# Support for Katie Jig Freehand Routing



## taxque (Jun 30, 2009)

That Bob is purty darn smart!

I did my second box with the Katie Jig on the table. It took 13 minutes even with changing the bits out in the table.

You are spot on with the table suggestion as my second box was near perfect. (Tear out was slight problem but I know how to fix that)

Support is a problem (at for me it is) when using the KJ freehand. 

My creative vibes kicked in. I made the support to attach to the KJ to solve the issue. It can easily be moved from side to side since it has thru slots.

I plan to make a sturdier one out of Delrin (I may just glue a stiffener to outside edge of this one) , though I did not get any deflection during use. 

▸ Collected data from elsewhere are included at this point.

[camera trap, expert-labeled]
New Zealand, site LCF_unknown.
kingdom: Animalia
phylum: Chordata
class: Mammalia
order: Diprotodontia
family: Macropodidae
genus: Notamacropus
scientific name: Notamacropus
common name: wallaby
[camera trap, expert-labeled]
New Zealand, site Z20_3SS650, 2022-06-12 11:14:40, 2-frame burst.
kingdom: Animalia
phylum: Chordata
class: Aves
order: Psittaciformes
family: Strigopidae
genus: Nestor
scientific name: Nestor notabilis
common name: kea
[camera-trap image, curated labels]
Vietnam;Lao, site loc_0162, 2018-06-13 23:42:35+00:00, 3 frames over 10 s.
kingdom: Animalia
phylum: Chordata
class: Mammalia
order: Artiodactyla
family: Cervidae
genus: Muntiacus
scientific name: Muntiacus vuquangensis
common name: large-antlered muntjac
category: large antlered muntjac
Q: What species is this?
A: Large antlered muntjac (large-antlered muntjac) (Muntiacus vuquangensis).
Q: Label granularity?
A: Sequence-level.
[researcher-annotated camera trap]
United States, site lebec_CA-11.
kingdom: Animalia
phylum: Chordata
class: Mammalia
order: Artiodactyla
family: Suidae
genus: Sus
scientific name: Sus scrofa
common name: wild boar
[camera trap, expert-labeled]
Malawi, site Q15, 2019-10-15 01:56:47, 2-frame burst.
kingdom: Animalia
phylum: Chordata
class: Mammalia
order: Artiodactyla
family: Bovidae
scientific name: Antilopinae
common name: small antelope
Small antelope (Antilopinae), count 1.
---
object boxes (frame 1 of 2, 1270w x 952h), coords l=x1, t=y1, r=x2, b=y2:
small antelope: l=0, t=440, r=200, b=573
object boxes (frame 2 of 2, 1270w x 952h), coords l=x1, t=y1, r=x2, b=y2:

I plan to use thumb knobs in the future to attach the support but extra socket screws was the only thing I have on hand. 

I also show the support arm I use to support my KJ. I borrowed the idea from John Lucus (Real Woodworking Pioneer) of "Woodshop Demos" on making it foldable. 

I added an adjustable height leg so I can use on any of my benches plus
I plan on attaching it to my Jaw horse and using the KJ outside on the porch where Dust is not as big an issue. 

I was able to make a box with the same dimensions as the previous two in less than 6 minutes. I use my FS 1010 router for the dovetail bit and my DW621 for the pattern bit. 

I also used spacers between the forks this time around - I did not do that with the first freehand box.

In the shot where I show the set up for during the slot - you can see the router table I have been building for 10 years - I still have the cabinet to do but I use the table frequently. As opposed to a regular staight cutter for the slot - a screw slot bit would leave the attachment arms stronger.

Greg


----------



## TwoSkies57 (Feb 23, 2009)

Greg...

how do you like that festool vac???


----------



## taxque (Jun 30, 2009)

TwoSkies57 said:


> Greg...
> 
> how do you like that festool vac???


I like it - but I like my Fein even better. The Fein has a lot more capacity, and now that they have varible speed they work well with the Sanders. The old feins worked well wit hall the festool tools - except the sander.


----------



## taxque (Jun 30, 2009)

*Latest change to support - thumb knobs added*

I went by Lowes today and picked up the thumb knobs to replace the socket screws.

Greg


----------